When are videogames going to stop playing “unambiguous good vs. unambiguous evil”? Right now it seems like game writing is mostly The DaVinci Code. Maybe a good guy will turn out to be a bad guy, but “good” and “bad” is, at most, a binary scale.

2 exceptions leap to mind:

Mass Effect allowed you to be good and bad, with one not subtracting from the other. This doesn’t stop you from making decisions with forced moral ambiguity, because someone you thought was bad turned out to be good!, but it’s a nice thought.

Assassin’s Creed titular creed is, “Nothing is true / everything is permitted”. Which is a wonderful anarchist sentiment, paired off against the totalitarian templars. It edges right up against that Nietzschean nihlism, the beyond good and evil, but falls short because the anarchists are the good guys and the templars are the bad guys.

Please note I am leaving out shitty experimental games like “The Graveyard” and “Marriage” because they literally require a readme.txt to understand.
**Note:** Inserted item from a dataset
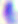
Summary:
  - Modality: photomicrograph
  - Identification: Toxoplasma gondii
  - Magnification: 400x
They have nothing to say for themselves and fall back on the “it’s a metaphor” defense, which served Braid (a far superior game with ultimately the same problem) very poorly.

Look, Nietzsche was a coy writer who often left out several leaps in logic as an exercise for the reader (“In the mountains, the shortest way is from peak to peak: but for that you must have long legs”), but writing a game with an ambiguous purpose doesn’t make you a philosopher. Nietzsche had purpose, he had something to say, and he burned several thousand bridges to say it. Oh, games have been “edgy”, but by “edgy” we mostly mean “racist”,  or, “SUPER RACIST”, or, um… whatever this was supposed to prove. Nietzsche attacked religion, science, philosophy, governments, racism, and women (not endorsing that last bit!), he wanted to turn entire establishments on their head and to this day remains an extremely controversial figure. Show me a videogame that even tries to tackle these subjects without veering a sharp right into white privilege or “You see, killing God in a video game is controversial because God is evil” and I will promptly convert to the cult of “games are ert”.

And so help me god if anyone mentions Xenogears I will make them buy me a copy so I can play it.